Black & White Cupcakes
Chocolate cupcakes with a cheesecake center that's studded with chocolate mini chips.
This recipe contains , cream cheese, sugar, salt, eggs, sour cream, chocolate chips, , flour (all-purpose), sugar, cocoa powder, baking soda, salt, water, sour cream, butter (unsalted), vanilla extract
- cheesecake filling:
- 8 oz. cream cheese, softened
- 1/4 cup(s) sugar
- 1/8 tsp. salt
- 1 egg white
- 1 tbsp. sour cream
- 2 tbsp. chocolate mini chips
- cake batter:
- 3/4 oz. all-purpose flour
- 1/2 cup(s) plus 2 T. sugar
- 1/4 cup(s) cocoa powder
- 3/4 tsp. baking soda
- 1/4 tsp. salt
- 1/2 cup(s) plus 2 T. water
- 1/3 cup(s) sour cream
- 4 tbsp. (half a stick) unsalted butter, melted and cooled
- 1/2 tsp. vanilla extract
- 1. Adjust the oven rack to the lower-middle position and preheat oven to 400 degrees f.

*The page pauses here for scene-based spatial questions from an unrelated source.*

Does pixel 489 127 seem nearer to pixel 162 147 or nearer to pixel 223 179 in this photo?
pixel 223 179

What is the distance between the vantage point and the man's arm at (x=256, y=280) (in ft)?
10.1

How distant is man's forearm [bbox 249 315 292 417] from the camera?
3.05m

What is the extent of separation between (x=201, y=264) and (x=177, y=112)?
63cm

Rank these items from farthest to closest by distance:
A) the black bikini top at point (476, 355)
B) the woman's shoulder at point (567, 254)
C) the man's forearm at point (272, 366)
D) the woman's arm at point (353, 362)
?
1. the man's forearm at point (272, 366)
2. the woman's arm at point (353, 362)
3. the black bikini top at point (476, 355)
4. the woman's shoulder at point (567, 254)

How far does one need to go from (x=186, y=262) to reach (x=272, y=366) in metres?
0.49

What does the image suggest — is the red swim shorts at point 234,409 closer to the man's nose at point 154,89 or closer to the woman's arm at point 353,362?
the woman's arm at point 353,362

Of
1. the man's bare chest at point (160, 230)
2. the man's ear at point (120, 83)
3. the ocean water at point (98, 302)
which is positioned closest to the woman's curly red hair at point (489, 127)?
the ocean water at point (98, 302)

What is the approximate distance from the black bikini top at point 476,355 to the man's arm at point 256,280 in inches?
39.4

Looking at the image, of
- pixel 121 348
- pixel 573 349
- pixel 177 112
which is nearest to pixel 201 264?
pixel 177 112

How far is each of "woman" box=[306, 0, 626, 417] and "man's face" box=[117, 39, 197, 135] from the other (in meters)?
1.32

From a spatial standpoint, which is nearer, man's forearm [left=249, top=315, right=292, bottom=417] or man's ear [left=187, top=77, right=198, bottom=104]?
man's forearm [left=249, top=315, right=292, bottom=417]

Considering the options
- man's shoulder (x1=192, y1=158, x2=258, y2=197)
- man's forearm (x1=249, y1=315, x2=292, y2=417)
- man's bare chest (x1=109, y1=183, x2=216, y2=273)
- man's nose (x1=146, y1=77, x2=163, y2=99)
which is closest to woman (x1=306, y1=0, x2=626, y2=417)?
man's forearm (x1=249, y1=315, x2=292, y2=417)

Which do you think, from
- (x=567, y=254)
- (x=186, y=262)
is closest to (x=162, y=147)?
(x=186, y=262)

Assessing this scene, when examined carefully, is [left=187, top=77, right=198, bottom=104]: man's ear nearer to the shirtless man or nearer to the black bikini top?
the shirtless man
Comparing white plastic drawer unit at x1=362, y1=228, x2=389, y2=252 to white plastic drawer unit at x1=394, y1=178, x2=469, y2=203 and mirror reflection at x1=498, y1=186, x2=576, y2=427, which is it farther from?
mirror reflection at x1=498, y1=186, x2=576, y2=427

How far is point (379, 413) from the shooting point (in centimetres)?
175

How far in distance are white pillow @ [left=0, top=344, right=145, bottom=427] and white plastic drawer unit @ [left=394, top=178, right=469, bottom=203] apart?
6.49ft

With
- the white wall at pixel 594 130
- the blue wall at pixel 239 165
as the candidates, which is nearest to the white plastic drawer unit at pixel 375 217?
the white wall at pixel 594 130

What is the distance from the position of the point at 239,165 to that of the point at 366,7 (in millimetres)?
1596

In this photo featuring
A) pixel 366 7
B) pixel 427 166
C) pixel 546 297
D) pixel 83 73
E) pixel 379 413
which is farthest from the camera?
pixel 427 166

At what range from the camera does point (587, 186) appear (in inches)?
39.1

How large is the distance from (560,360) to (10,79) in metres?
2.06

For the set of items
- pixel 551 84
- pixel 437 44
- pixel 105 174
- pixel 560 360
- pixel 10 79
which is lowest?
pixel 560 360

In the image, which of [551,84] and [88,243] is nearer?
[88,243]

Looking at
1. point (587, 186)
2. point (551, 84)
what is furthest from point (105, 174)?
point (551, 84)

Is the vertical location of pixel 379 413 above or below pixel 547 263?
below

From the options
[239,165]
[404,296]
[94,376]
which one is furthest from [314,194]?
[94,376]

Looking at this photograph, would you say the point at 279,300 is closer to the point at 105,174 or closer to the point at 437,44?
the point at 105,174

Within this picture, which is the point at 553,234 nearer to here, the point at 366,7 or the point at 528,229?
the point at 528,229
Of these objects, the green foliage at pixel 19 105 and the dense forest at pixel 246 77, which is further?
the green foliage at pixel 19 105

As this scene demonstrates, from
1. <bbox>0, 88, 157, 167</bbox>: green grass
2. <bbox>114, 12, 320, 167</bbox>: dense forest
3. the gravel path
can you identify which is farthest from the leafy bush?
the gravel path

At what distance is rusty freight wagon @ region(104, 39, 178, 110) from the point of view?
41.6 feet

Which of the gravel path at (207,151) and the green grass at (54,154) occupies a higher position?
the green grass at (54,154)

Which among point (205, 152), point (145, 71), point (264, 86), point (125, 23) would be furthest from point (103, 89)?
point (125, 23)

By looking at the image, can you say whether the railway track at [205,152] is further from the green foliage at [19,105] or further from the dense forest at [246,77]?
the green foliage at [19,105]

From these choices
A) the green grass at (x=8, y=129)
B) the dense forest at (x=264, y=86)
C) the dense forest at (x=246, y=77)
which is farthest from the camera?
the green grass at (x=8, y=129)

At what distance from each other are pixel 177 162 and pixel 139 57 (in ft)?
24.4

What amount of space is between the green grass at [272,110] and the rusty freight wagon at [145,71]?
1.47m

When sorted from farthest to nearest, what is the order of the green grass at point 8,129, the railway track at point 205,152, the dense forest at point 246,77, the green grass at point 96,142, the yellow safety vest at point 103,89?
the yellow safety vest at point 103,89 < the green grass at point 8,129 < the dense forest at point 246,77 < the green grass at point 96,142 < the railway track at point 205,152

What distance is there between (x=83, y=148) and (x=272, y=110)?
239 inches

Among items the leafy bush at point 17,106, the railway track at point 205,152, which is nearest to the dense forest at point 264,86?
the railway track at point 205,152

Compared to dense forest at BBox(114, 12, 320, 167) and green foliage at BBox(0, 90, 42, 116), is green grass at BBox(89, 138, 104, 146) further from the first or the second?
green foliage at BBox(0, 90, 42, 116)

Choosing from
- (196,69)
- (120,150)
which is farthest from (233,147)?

- 2. Line a standard muffin tin with cupcake liners, set aside.
- 3. In a medium bowl add the cream cheese, 1/4 cup of sugar and 1/8 teaspoon of salt.
- 4. Using an electric mixer, beat until combined.
- 5. Add the egg white and 1 Tablespoon of sour cream, beat until combined and creamy.
- 6. Stir in the chocolate chips.
- 7. Set aside while preparing the cupcake batter.
- 8. In a large bowl combine flour, 1/2 cup, plus 2 Tablespoons of sugar, cocoa powder, baking soda and 1/4 teaspoon salt.
- 9. Whisk until combined.
- 10. Make a well in the center of the mixture, add the water, 1/3 c. sour cream, melted butter and vanilla.
- 11. Whisk until just combined.
- 12. Divide the batter evenly between the muffin cups.
- 13. Add a heaping tablespoon of the cheesecake batter right on top of the cake batter.
- 14. Bake until the tops of the cupcakes just begin to crack, about 18-20 minutes.
- 15. Let the cupcakes cool in the tin for 10 minutes before removing them to a wire rack to cool completely.